Monday, April 1, 2013

The Fearful Traveler

I read Pico Iyer's insightful essay on why we travel (you can find it here) and was determined to write a happy article about why I travel, why my friends travel, why you should travel. One quote that struck me from the article was this:

"This is what Camus meant when he said that “what gives value to travel is fear”—disruption, in other words, (or emancipation) from circumstance, and all the habits behind which we hide."

I readily agreed. Everything I'm proud of having done abroad, everything I've learned from and a lot of what I have enjoyed deeply were things that were scary at first, things that were disruptive to my idea of what was normal, or challenged what I thought I was capable of. Teaching 20 adults basic English, using my broken Spanish or Georgian to strike up a conversation, dancing at a village feast in front of a crowd, or bussing across borders alone.  Before you delve into the rest of this blog entry, think about that quote, which stands alone so well. 

I was thinking about that type of fear, of disruption, of nerves conquered. But then I stumbled upon this article, about a female tourist who was brutally raped in Brazil. She was traveling with her boyfriend, who was badly beaten and handcuffed, and afterwards they were robbed.

I was stopped in my tracks. I different type of fear entered my mind. I recently spent a few months traveling, sometimes solo, more often with my then-boyfriend, other times with a girl friend. And I suddenly had a horrible image of me and my then-boyfriend, traveling on one of the innumerable little buses we took, him beaten, me...

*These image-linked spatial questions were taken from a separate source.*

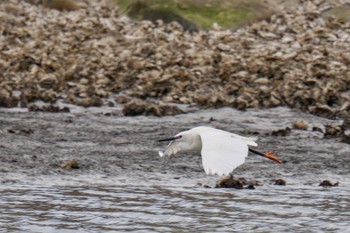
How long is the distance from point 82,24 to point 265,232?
1788 cm

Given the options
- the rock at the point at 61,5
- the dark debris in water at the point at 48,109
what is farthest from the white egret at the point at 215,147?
the rock at the point at 61,5

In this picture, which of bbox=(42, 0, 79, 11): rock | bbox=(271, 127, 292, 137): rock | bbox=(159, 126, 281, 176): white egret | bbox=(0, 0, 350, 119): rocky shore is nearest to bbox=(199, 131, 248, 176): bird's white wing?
bbox=(159, 126, 281, 176): white egret

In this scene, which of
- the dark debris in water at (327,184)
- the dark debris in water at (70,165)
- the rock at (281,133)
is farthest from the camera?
the rock at (281,133)

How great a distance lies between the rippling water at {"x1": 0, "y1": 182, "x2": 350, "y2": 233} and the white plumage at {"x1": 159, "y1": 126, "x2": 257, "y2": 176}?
1.72 ft

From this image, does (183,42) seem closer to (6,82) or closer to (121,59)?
(121,59)

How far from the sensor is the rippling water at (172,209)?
404 inches

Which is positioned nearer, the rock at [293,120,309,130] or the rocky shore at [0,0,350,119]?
the rock at [293,120,309,130]

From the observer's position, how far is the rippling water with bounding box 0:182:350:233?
1027cm

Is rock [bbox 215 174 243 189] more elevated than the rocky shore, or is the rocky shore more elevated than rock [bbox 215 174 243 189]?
the rocky shore

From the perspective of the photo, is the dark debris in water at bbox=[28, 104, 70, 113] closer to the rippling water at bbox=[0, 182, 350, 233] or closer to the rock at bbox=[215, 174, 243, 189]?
the rippling water at bbox=[0, 182, 350, 233]

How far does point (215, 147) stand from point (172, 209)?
0.80 m

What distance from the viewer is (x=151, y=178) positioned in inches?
528

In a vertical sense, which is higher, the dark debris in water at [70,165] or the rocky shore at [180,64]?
the rocky shore at [180,64]

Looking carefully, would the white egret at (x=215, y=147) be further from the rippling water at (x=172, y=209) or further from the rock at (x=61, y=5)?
the rock at (x=61, y=5)
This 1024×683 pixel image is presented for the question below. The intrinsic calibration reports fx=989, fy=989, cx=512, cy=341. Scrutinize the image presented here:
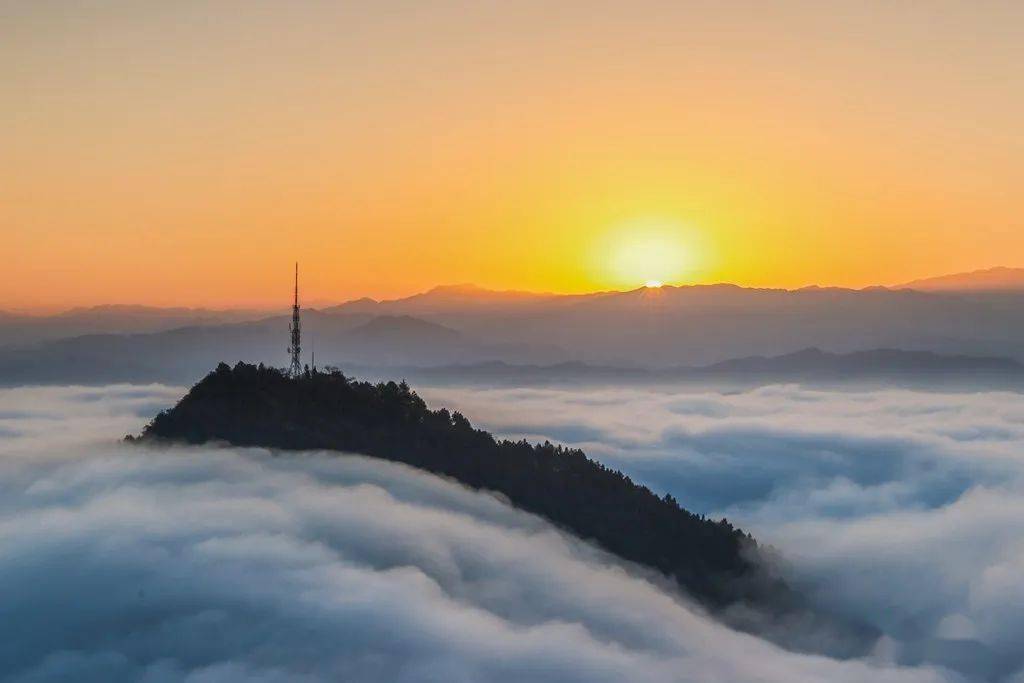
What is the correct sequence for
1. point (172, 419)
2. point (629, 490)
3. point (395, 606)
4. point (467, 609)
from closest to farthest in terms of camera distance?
point (395, 606)
point (467, 609)
point (172, 419)
point (629, 490)

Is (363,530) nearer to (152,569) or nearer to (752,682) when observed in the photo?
(152,569)

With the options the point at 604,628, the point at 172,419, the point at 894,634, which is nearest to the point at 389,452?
the point at 172,419

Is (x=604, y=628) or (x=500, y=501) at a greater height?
(x=500, y=501)

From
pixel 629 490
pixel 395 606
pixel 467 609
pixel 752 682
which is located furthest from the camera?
pixel 629 490

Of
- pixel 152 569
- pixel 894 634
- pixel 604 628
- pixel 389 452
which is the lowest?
pixel 894 634

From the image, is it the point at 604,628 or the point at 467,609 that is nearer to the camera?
the point at 467,609

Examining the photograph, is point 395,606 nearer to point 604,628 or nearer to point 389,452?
point 604,628

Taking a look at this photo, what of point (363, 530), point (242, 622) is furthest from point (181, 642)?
point (363, 530)
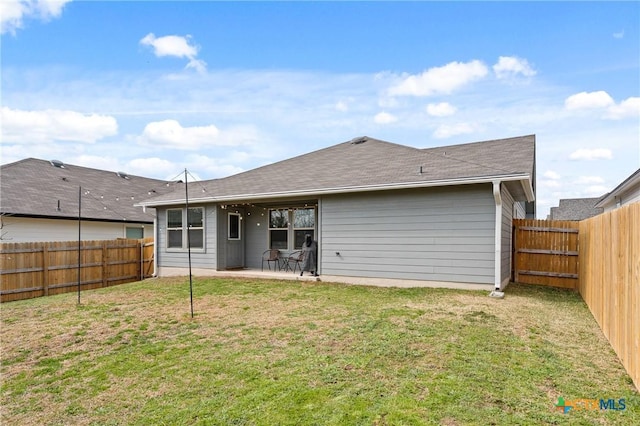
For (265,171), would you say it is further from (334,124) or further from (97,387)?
(97,387)

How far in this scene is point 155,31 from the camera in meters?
10.8

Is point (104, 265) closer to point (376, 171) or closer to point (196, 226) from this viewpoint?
point (196, 226)

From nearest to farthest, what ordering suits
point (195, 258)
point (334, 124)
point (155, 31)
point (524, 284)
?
1. point (524, 284)
2. point (155, 31)
3. point (195, 258)
4. point (334, 124)

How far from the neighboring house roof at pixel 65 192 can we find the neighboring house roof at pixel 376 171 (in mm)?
4159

It was very unlikely to happen where we traveled, as the numbers for violent crime against foreigners were quite low. Thankfully, we were never even pick-pocketed.  But it could have happened. The statistics for violent attacks against women are 1 in 3 worldwide (I write more about that here). So sorry for the personal and somewhat graphic imagery, but it could have happened. To me. To you. To your friends.

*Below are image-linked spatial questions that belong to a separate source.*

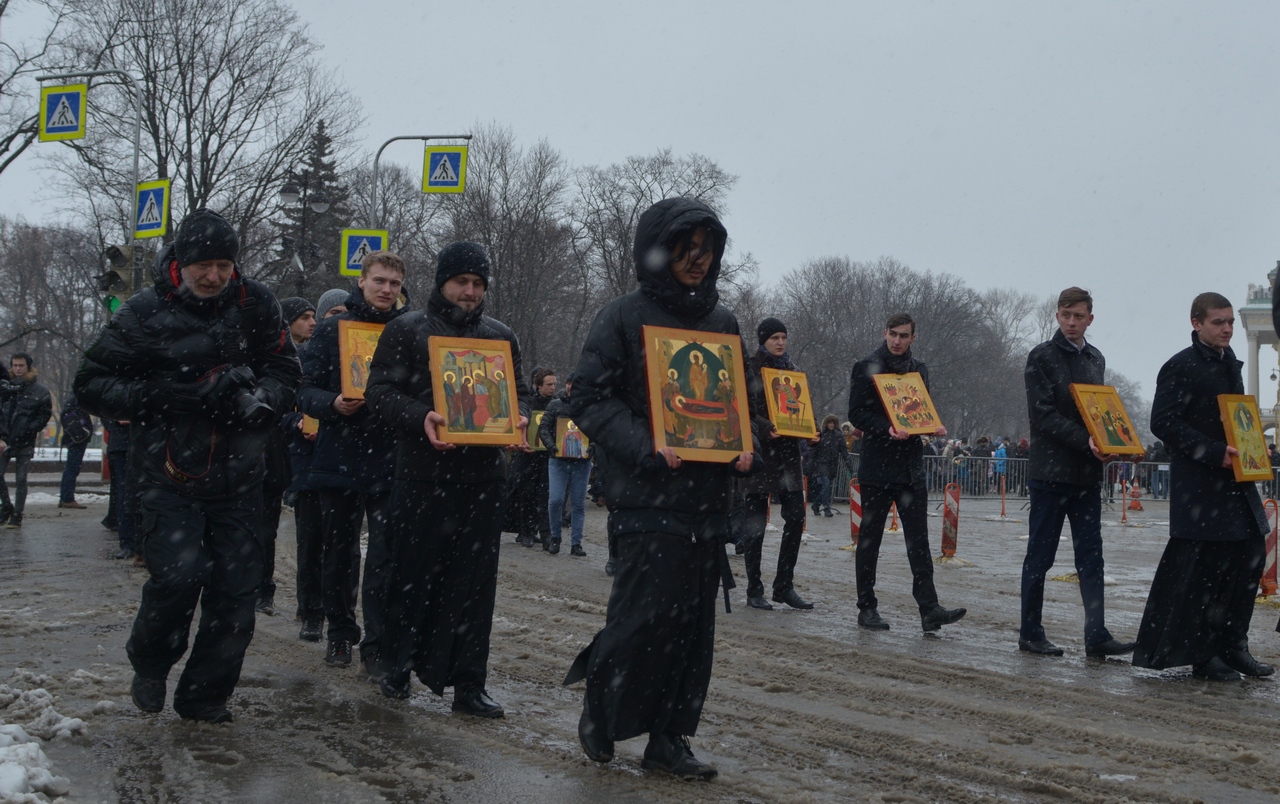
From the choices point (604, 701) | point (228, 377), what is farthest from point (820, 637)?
point (228, 377)

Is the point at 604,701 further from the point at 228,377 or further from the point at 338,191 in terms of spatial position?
the point at 338,191

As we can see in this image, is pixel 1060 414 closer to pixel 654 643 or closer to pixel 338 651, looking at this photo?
pixel 654 643

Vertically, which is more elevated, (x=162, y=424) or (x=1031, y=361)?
(x=1031, y=361)

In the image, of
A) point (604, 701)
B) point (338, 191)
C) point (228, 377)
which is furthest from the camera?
point (338, 191)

And then I read about the foreign tourist raped, also with a traveling companion, in India. (Warning: all of these articles are upsetting.) And of course, we've all heard about the student in Delhi, and then this women, who her fellow travelers didn't help as she was under siege in her room.  Visits to India are down after these news stories, especially among females.

So, why do we still travel?

I hate to, if ever so vaguely, link Iyer's wonderful essay with my thoughts on danger traveling. For the record, it is only happenstance that I read these news stories after the essay. I agree with all that Iyer says, and I'm sure he is very aware of the problems and dangers in traveling - that they weren't included in his essay was only because the scope and focus of his essay was different. Still, if I can't put my happenstance frightened little thoughts out here, where can I?

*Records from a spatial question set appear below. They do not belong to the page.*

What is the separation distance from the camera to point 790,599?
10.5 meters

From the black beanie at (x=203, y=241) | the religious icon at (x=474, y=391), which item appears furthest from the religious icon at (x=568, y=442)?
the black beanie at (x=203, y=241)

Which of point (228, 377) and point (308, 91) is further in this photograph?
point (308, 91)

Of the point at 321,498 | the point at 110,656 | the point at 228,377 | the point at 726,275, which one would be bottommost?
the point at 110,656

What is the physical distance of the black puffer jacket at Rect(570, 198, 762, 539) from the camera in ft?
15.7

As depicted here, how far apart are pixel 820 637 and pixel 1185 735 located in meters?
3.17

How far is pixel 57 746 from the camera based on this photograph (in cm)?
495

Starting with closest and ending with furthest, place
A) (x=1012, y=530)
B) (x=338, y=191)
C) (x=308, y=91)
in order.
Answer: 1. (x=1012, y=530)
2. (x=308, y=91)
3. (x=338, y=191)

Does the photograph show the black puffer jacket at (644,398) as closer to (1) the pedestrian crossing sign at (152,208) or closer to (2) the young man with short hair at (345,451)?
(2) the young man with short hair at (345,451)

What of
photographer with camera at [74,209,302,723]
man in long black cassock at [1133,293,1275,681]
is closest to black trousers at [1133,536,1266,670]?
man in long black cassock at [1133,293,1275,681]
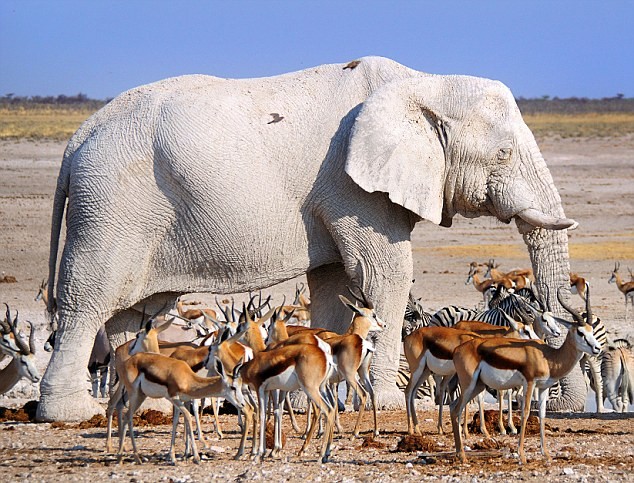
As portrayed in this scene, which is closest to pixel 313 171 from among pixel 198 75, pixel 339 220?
pixel 339 220

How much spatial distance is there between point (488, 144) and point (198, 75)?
9.26ft

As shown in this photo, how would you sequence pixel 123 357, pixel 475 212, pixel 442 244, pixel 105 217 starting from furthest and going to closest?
pixel 442 244 < pixel 475 212 < pixel 105 217 < pixel 123 357

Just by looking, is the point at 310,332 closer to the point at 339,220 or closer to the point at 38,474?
the point at 339,220

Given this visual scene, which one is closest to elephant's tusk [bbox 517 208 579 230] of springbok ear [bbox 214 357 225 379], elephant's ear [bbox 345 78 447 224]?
elephant's ear [bbox 345 78 447 224]

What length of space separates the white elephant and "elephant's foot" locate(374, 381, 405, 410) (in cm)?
2

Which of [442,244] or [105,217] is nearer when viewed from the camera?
[105,217]

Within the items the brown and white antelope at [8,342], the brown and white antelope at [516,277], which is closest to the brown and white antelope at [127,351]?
the brown and white antelope at [8,342]

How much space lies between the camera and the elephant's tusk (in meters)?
12.8

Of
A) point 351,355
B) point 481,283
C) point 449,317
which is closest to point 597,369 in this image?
point 449,317

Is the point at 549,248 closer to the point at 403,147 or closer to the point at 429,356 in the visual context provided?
the point at 403,147

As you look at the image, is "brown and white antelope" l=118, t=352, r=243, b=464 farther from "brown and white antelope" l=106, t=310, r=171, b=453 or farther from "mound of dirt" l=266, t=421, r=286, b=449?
"mound of dirt" l=266, t=421, r=286, b=449

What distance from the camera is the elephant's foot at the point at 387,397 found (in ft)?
42.5

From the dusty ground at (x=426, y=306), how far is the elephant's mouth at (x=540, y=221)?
1.71 metres

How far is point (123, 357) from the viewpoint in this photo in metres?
11.4
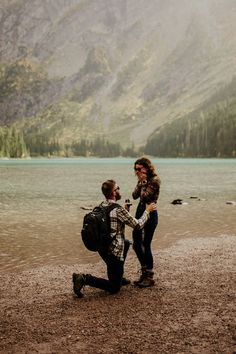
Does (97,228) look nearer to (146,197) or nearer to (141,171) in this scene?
(146,197)

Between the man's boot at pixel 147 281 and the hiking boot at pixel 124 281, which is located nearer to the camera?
the man's boot at pixel 147 281

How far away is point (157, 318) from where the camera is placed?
37.2 feet

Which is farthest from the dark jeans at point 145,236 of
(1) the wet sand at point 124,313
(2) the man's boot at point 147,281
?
(1) the wet sand at point 124,313

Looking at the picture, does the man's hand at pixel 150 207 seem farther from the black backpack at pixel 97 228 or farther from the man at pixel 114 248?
the black backpack at pixel 97 228

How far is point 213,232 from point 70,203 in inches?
777

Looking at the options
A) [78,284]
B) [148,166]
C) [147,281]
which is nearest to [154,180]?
[148,166]

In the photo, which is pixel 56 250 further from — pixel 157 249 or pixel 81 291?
pixel 81 291

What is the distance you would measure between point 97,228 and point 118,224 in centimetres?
73

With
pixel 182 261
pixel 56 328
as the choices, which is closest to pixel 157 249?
pixel 182 261

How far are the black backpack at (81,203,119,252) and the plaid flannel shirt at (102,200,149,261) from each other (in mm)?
134

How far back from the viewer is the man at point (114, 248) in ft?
43.5

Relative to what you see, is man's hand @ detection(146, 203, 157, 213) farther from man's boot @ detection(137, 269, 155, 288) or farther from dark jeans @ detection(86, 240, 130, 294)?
man's boot @ detection(137, 269, 155, 288)

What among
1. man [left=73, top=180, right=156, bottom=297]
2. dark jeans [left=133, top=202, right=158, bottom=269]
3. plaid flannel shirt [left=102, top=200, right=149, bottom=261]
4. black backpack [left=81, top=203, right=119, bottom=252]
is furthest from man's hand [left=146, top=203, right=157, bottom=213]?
black backpack [left=81, top=203, right=119, bottom=252]

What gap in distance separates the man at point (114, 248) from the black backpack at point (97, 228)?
0.15 metres
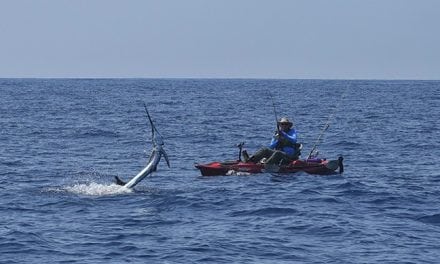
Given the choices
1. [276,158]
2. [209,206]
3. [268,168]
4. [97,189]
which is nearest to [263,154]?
[276,158]

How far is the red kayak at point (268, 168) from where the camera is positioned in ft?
86.2

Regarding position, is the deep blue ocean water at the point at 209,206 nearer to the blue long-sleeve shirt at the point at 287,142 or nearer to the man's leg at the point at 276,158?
the man's leg at the point at 276,158

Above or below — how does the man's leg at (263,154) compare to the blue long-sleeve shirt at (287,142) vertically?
below

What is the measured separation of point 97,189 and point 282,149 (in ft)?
22.6

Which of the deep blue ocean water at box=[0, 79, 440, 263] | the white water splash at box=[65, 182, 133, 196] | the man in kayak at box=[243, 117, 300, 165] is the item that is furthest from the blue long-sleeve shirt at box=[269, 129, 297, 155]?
the white water splash at box=[65, 182, 133, 196]

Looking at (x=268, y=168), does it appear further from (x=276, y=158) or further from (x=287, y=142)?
(x=287, y=142)

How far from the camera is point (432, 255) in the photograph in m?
15.5

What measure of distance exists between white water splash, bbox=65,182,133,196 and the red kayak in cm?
379

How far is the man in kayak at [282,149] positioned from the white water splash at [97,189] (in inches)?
216

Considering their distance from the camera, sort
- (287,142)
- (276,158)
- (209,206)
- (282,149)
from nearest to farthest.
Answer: (209,206)
(276,158)
(287,142)
(282,149)

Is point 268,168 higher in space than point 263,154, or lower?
lower

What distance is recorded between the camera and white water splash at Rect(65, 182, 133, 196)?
2217cm

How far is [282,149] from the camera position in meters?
27.1

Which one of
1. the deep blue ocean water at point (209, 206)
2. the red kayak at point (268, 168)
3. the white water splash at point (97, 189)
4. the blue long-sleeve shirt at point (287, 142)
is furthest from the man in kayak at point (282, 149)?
the white water splash at point (97, 189)
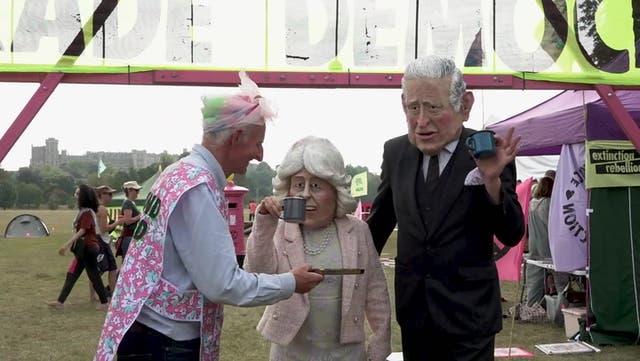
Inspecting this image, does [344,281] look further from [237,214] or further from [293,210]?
[237,214]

The world is a dangerous place. I was in a lot more danger when I lived in downtown DC than when I lived in rural Eastern Europe. It is statistically speaking more dangerous for me to drive a car through my home city of Atlanta than to fly to Istanbul. When travelers crossed the oceans on wooden boats, and faced sicknesses with no cure and hostile natives with spears travel was much more dangerous. And women are, unfortunately, raped everywhere, and more often than not by someone they know, someone in their own neighborhood (check out RAINN for the stats).

I think these stories frighten me so much because this is violence specifically against women, and anyone who is unfortunate enough to be traveling with them. I think it frightens me not just because rape is frightening, but because in these stories it occurs in the unknown, off in the wilds of a new country, which only compounds the fear. We don't, we cannot, walk around every day imagining that some man in our office, in our coffee shop, in the library is going to rape us. We can't live our lives that way, even though that is more likely than a stranger in an ally way raping us. But it is easy for us, for me, to imagine this horror in an "exotic" location where "anything" can happen.

Why do we still travel? Apparently, a lot of us don't, or at least, not to the same places.

There is some fear that needs to be overcome when traveling, fear that is a healthy part of the experience of the unknown. But there is also terrible, sickening, nightmarish fear. This fear is real. I live in the Dominican Republic, and while I do not fear rape here (I have friends and neighbors in my small town looking out for me!) the stares and cat-calls do make me very uncomfortable and sometimes, a little nervous.

It makes me very angry that women need to be afraid anywhere. It makes me personally angry, as a female that aspires to travel to every corner of the globe, that women travelers, and often their male companions, must travel in fear. I should not have to take precautions, I should not have to think about what I wear. But I do, and I will.

I will also continue to travel, because I love it. Because it transforms me. Because a life without travel, to me, is no life at all. But I will travel with more baggage than a backpack - I'll travel with some real fear, some deep anger, and a heart breaking for the women who have found that travel changed their lives in the most brutal and violent way possible.